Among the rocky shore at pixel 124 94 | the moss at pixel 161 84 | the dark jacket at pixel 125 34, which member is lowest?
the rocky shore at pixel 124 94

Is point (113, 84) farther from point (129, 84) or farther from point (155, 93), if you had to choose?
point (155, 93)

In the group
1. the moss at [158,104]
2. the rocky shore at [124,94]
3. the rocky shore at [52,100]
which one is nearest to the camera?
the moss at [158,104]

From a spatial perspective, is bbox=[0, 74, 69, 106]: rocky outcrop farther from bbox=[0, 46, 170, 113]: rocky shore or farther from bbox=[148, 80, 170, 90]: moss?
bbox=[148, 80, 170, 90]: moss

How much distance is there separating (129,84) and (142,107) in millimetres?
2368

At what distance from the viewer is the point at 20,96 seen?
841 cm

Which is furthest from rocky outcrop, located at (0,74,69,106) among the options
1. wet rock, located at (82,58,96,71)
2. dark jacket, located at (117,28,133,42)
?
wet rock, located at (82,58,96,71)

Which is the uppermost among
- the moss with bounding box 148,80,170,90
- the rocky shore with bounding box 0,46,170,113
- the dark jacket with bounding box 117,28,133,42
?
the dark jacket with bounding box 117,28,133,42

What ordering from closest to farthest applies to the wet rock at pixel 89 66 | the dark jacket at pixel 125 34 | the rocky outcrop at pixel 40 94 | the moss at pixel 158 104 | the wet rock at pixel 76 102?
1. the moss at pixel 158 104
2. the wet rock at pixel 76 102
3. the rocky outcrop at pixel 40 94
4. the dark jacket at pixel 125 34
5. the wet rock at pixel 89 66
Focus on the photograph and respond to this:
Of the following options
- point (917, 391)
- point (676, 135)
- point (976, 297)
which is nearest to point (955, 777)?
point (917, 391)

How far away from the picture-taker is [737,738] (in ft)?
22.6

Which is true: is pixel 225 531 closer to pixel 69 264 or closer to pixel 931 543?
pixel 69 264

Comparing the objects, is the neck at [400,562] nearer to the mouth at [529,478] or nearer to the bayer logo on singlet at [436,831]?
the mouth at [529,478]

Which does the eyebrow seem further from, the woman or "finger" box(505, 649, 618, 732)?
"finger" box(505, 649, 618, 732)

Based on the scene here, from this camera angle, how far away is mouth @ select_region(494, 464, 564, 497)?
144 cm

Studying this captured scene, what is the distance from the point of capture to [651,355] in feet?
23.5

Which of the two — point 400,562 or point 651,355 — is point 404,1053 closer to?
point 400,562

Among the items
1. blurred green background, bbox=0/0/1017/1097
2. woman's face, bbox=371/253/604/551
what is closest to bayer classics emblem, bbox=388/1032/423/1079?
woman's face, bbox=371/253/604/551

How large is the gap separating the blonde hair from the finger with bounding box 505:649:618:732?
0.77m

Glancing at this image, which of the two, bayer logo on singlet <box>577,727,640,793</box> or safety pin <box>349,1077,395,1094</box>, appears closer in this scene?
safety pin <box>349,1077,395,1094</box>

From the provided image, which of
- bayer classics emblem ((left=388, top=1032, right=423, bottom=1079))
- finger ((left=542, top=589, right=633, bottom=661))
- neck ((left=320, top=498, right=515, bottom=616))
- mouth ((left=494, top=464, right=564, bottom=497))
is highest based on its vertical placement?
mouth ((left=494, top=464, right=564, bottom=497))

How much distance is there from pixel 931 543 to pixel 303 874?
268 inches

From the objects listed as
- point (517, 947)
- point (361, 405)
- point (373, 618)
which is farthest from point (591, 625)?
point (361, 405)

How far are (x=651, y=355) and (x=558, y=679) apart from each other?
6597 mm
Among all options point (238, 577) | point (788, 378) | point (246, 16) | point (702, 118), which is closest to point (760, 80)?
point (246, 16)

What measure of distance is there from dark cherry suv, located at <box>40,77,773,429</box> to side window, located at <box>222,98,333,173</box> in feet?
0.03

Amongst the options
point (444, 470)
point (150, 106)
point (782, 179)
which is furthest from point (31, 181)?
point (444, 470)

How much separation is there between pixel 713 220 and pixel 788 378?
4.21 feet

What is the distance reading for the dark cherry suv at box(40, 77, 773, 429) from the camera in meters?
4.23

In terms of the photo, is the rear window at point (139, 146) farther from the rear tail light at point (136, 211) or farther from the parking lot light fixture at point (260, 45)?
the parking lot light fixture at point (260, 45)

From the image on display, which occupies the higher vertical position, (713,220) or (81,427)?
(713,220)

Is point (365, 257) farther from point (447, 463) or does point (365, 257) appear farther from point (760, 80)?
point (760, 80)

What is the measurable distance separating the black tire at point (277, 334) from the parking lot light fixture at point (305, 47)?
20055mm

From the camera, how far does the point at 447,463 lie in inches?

----

§ **Work to complete**: Give the records above again, word for word.

§ **The result**:
Among the rocky shore at pixel 124 94 | the moss at pixel 161 84 | the dark jacket at pixel 125 34, which member is lowest?
the rocky shore at pixel 124 94

Is point (113, 84) farther from point (129, 84) or farther from point (155, 93), if you had to choose?
point (155, 93)

In the group
1. the moss at [158,104]
2. the rocky shore at [124,94]
3. the rocky shore at [52,100]
which one is nearest to the camera?
the moss at [158,104]

From a spatial perspective, is bbox=[0, 74, 69, 106]: rocky outcrop farther from bbox=[0, 46, 170, 113]: rocky shore or farther from bbox=[148, 80, 170, 90]: moss?
bbox=[148, 80, 170, 90]: moss

How much distance is there separating (129,84) and (142,107) in millimetres?
2368

At what distance from the viewer is the point at 20,96 seen?
841 cm

Which is furthest from rocky outcrop, located at (0,74,69,106) among the options
1. wet rock, located at (82,58,96,71)
2. dark jacket, located at (117,28,133,42)
?
wet rock, located at (82,58,96,71)

Which is the uppermost among
- the moss with bounding box 148,80,170,90
- the rocky shore with bounding box 0,46,170,113
- the dark jacket with bounding box 117,28,133,42
?
the dark jacket with bounding box 117,28,133,42

What ordering from closest to farthest applies to the wet rock at pixel 89 66 | the dark jacket at pixel 125 34 | the rocky outcrop at pixel 40 94 | the moss at pixel 158 104 | the wet rock at pixel 76 102?
1. the moss at pixel 158 104
2. the wet rock at pixel 76 102
3. the rocky outcrop at pixel 40 94
4. the dark jacket at pixel 125 34
5. the wet rock at pixel 89 66
Focus on the photograph and respond to this:
Of the following options
- point (917, 391)
- point (676, 135)
- point (976, 297)
which is nearest to point (955, 777)?
point (917, 391)

How far away from the picture-taker is [737,738] (in ft)?
22.6

Which is true: is pixel 225 531 closer to pixel 69 264 or closer to pixel 931 543?
pixel 69 264

Comparing the objects, is the neck at [400,562] nearer to the mouth at [529,478] or nearer to the bayer logo on singlet at [436,831]?
the mouth at [529,478]

Which does the eyebrow seem further from, the woman or "finger" box(505, 649, 618, 732)?
"finger" box(505, 649, 618, 732)

Based on the scene here, from this camera angle, how far away is mouth @ select_region(494, 464, 564, 497)?
144 cm

Studying this captured scene, what is the distance from the point of capture to [651,355] in feet?
23.5

Which of the two — point 400,562 or point 651,355 — is point 404,1053 closer to?
point 400,562

Among the items
1. blurred green background, bbox=0/0/1017/1097
2. woman's face, bbox=371/253/604/551
what is closest to bayer classics emblem, bbox=388/1032/423/1079?
woman's face, bbox=371/253/604/551

How large is the gap separating the blonde hair from the finger with bounding box 505:649:618:732?
0.77m

Glancing at this image, which of the two, bayer logo on singlet <box>577,727,640,793</box> or safety pin <box>349,1077,395,1094</box>, appears closer in this scene?
safety pin <box>349,1077,395,1094</box>

From the provided image, which of
- bayer classics emblem ((left=388, top=1032, right=423, bottom=1079))
- finger ((left=542, top=589, right=633, bottom=661))
- neck ((left=320, top=498, right=515, bottom=616))
- mouth ((left=494, top=464, right=564, bottom=497))
is highest based on its vertical placement?
mouth ((left=494, top=464, right=564, bottom=497))

How much distance is there from pixel 931 543 to pixel 303 874?
268 inches

From the objects listed as
- point (517, 947)
- point (361, 405)
- point (373, 618)
which is farthest from point (591, 625)?
point (361, 405)

How far are (x=651, y=355) and (x=558, y=679) apart from each other?
6597 mm
Among all options point (238, 577) | point (788, 378) | point (246, 16) | point (702, 118), which is closest to point (760, 80)?
point (246, 16)

What measure of distance is there from dark cherry suv, located at <box>40,77,773,429</box> to side window, located at <box>222,98,333,173</box> in feet?
0.03

Amongst the options
point (444, 470)
point (150, 106)
point (782, 179)
which is furthest from point (31, 181)?
point (444, 470)

How much separation is there between pixel 713 220 and pixel 788 378?
4.21 feet

What is the distance reading for the dark cherry suv at box(40, 77, 773, 429) from the camera in meters?
4.23

In terms of the photo, is the rear window at point (139, 146) farther from the rear tail light at point (136, 211) or farther from the parking lot light fixture at point (260, 45)?
the parking lot light fixture at point (260, 45)

From the image on display, which occupies the higher vertical position, (713,220) or (81,427)?
(713,220)

Is point (365, 257) farther from point (447, 463) or does point (365, 257) appear farther from point (760, 80)?
point (760, 80)

What is the measurable distance separating the black tire at point (277, 334) from the parking lot light fixture at point (305, 47)?
20055mm

From the camera, how far does the point at 447,463 lie in inches?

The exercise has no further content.